I've been in the commercial plating business for 25+ years and you can be sure that the first plated plumbing fixtures and articles were nickel-plated only.
However, you must be aware of an important thing before you send the parts out for plating. Today's commercial plating bath additives (brighteners) are substantially different than when the first nickel baths were developed. Early nickel plating was accomplished with very dull and soft nickel deposits at much higher thicknesses than today. Early plating always had to be hand-buffed to achieve a high luster and brightness. Due to economics, today's chemistries are designed to be self-leveling with ultra high brightness, but at much thinner deposits.
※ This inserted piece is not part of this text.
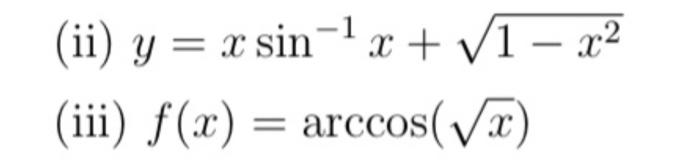 (ii) $y = x\sin^{-1} x + \sqrt{1-x^2}$

(iii) $f(x) = \arccos(\sqrt{x})$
Note the word thinner. We're typically talking 3-5 ten-thousandths of nickel, sometimes less in hardware that gets packaged.
For purely decorative items, this may not pose a problem. For items used where lots of contact with the hands (faucet handles, door knobs etc.) occurs or where parts get lots of cleaning, "modern" nickel plating-only is not good for long term appearance. (Bathrooms and kitchens have the added challenge of corrosion due to moist conditions.) Nickel-plating is not very corrosion-resistant or wear resistant by itself. (That is why the top chromium layer became so critical for the automotive and plumbing industries)
What this means to you the restorer is that if you want to achieve and maintain that early period look, you must find platers that will do a heavy, single-layer, nickel plate or what is known as "buffed-nickel" (hard to find though). The other alternative is a dual-layer process of semi-bright and bright nickel layers. Otherwise, you are better off getting the typical nickel/chrome combination for long best long-term protection.
Hope this information helps everyone. I admire and appreciate old house restorations.

Greg said...

Joe,

That is very enlightening. Just to further what you said, some early, high-end plumbing parts, like faucets that would get handled a lot, were made of solid nickel. I owned a pair of very fancy, solid nickel sink faucets made by Wolff of Chicago.

It’s because of what you’re talking about that I sent my stuff to Astro Chrome & Polish. After talking with a few other platers I got the feeling they didn’t have quite the understanding you do. Don from Vintage Plumbing has worked with Astro for a few decades. They know what he likes on vintage plumbing parts and I get the feeling he’s pretty picky. Don suggested copper pre-plating for a longer lasting finish.